Dataset records —
## BEGIN
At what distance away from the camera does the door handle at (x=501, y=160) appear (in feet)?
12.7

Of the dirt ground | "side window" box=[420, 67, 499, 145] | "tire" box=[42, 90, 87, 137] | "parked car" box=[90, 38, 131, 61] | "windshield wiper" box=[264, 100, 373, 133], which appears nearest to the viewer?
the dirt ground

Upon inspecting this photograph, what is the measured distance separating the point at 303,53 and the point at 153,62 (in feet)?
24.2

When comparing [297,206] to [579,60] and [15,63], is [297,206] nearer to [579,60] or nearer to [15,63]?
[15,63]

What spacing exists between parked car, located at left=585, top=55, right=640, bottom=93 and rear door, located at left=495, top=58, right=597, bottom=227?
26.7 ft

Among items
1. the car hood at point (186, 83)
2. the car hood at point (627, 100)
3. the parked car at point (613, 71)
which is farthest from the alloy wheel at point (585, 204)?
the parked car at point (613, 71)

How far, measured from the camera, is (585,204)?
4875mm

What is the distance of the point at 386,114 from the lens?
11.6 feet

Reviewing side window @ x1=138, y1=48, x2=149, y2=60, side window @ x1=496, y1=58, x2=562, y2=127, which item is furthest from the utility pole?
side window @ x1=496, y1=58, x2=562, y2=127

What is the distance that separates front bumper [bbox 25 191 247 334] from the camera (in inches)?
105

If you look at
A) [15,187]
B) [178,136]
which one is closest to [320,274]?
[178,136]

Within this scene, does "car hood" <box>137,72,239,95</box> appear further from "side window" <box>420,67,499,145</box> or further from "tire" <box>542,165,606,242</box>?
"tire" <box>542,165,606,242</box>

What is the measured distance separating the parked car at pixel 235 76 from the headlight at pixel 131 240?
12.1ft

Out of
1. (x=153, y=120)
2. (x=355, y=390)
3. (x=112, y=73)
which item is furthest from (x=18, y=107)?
## END
## BEGIN
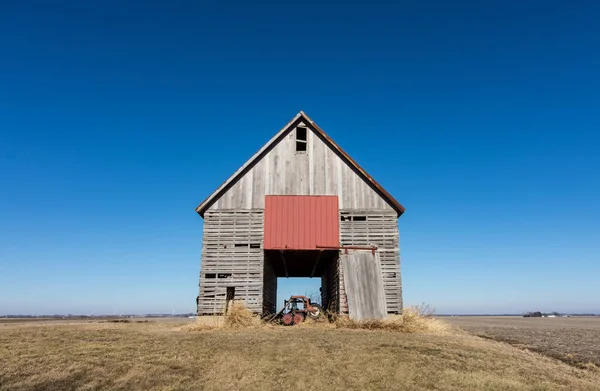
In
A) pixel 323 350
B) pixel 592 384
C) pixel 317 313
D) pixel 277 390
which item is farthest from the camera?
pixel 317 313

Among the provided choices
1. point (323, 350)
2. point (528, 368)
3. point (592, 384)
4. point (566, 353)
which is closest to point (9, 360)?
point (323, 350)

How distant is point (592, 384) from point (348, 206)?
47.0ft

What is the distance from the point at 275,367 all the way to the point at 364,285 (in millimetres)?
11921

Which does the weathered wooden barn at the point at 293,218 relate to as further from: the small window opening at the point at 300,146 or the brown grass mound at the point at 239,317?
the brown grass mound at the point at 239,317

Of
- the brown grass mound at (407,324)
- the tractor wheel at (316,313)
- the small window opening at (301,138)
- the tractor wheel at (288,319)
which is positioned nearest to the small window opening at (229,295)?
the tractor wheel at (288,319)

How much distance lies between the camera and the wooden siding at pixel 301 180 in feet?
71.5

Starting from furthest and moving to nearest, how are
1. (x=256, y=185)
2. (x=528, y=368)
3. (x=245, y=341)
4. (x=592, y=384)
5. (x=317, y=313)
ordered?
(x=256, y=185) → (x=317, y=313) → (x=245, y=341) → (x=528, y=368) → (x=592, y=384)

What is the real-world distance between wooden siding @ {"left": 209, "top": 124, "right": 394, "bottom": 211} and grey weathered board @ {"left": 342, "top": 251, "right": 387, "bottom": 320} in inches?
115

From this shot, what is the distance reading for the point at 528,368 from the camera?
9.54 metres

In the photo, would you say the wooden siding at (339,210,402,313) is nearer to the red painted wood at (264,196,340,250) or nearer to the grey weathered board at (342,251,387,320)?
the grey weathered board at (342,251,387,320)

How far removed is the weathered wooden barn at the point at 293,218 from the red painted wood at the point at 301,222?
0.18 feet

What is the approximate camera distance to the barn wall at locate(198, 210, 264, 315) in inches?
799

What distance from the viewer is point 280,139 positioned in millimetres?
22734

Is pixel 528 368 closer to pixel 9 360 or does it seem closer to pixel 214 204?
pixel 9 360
## END
## BEGIN
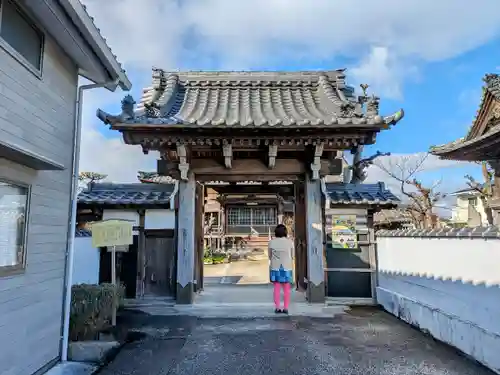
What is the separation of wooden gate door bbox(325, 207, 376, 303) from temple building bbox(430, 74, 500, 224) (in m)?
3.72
## END
Which lines in the items above contain the word "bottom"? Return each of them in full.

What spacing exists between parked car, located at left=585, top=55, right=640, bottom=93 and rear door, located at left=495, top=58, right=597, bottom=227?
What is the real-world distance between wooden siding @ {"left": 209, "top": 124, "right": 394, "bottom": 211} and grey weathered board @ {"left": 342, "top": 251, "right": 387, "bottom": 320} in inches?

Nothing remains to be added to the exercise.